If anyone has any suggestion as to short stories I might like please leave them in  comment.   Thanks

Mel u

8 comments:

Becky (Page Turners) said...

Wow, great reviews, as usual. All of these works you refer to are going on my wish list right now!

BookQuoter said...

I will definitely add this to my TBR. I liked Lolita a lot. Glad to know this book is good too.

Eva said...

You know, I've never read Kafka AND I have a copy of Nabokov's Lectures lying around here somewhere. Sounds like I'll be following in your foot steps!

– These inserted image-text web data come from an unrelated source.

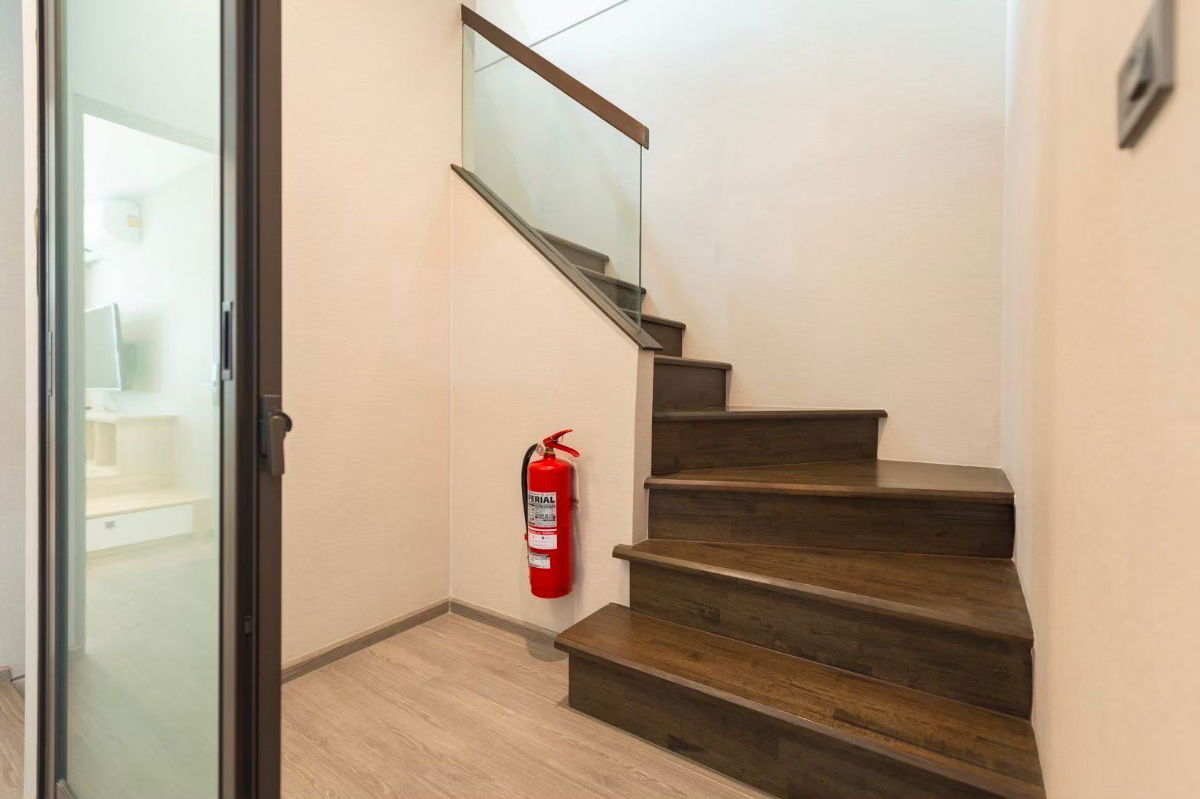 รูป Townhome⭐3 ห้องนอน⭐เลียบด่วน - รามอินทรา⭐ใกล้ทางขึ้น-ลงทางด่วน - รูปที่ 14/19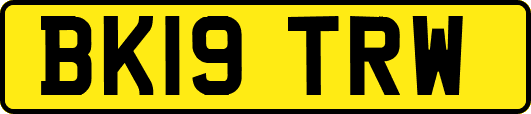 BK19TRW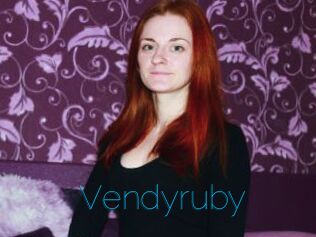 Vendyruby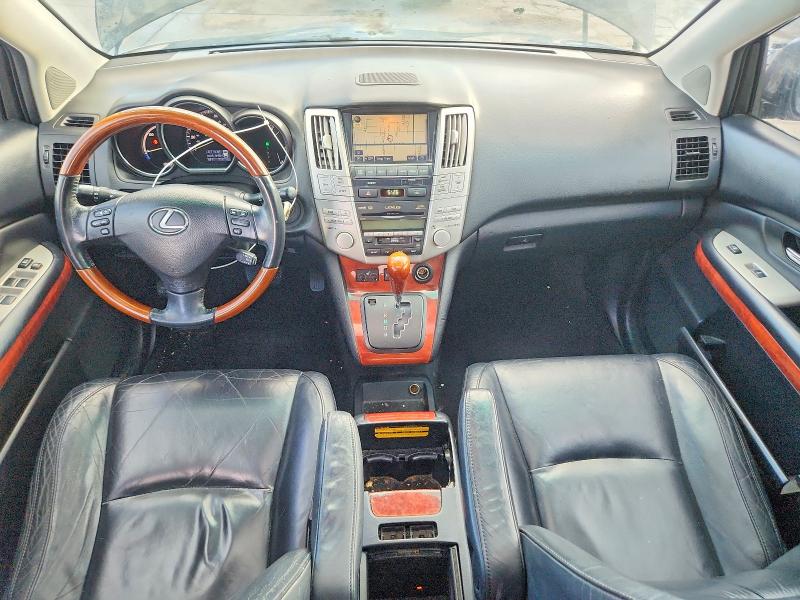 Aukcja sprzedaży 2008 Lexus Rx, vin: JTJHW31U282051159, numer aukcji: 67815186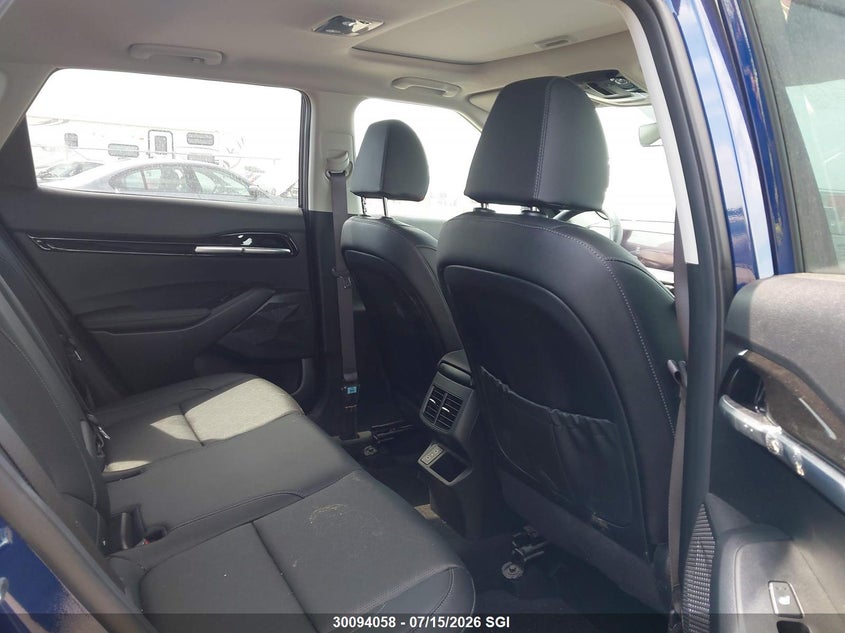 2025 Kia Seltos Ex VIN: KNDERCAA0S7818116 Lot: 30094058
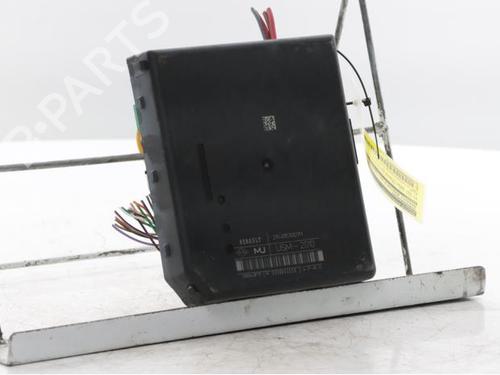 Fuse box RENAULT MASTER III Platform/Chassis (EV, HV, UV) 2.3 dCi 165 FWD (EV0P, EV0U, EV11, EV12, HV0P, HV0U,... | BP40542934E1 - Image 10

I read Pale Fire in high school & really enjoyed it...as for Nabokov's stories, have you read "Natasha"? It's one of my faves of his and available online: http://www.newyorker.com/fiction/features/2008/06/09/080609fi_fiction_nabokov

Suko said...

This is a great story to add to my Sundry Short Stories post--and to reread.

TheBlackSheep said...

I wonder if Nabokov's comments about not just believing what they were told about a novel extended to include what he was telling them? Especially when you consider his own opinion of himself. That's not to say that Nabokov wasn't a great teacher and a brilliant writer. I'd love to get my hands on his lectures myself. They must be terribly interesting. Still, it does pay to think for yourself. Each person gets something else out of the novel. For instance, I don't remember hearing that he was supposed to be a roach and I always thought of him as a sort of ugly beetle myself. Your review reminds me that I really need to read his works again. It's been so long since the last time that I can't quite remember the whole of the story, so thanks for the reminder!

Journey said...

I love those two Nabokov books! And each time I read them I always wish I had been able to actually experience a lecture by Nabokov, it must have been wonderful!

mel u said...

Becky-I hope you can find time to read this work

Book Quoter-yes both of these works are great

Suko-thanks again

Blacksheep=you have hit on the paradox of anyone who tells us to thing for ourselves! If so why should we listen to the person telling us this-maybe think for yourself does not mean quite what it seems to

Journey-I hope you can find time to watch the video I linked to-youtube also has other videos of Nabokov speaking-

Eva=thanks hugely for the tip on the Nabokov story-for sure I will read and post on it and credit back to you

Avid Reader said...

I've read The Metamorphosis and was fascinated by it. I've been wanting to read some more from Kafka for awhile.

Eva-Thanks for the link! I've been meaning to get to Pale fire too.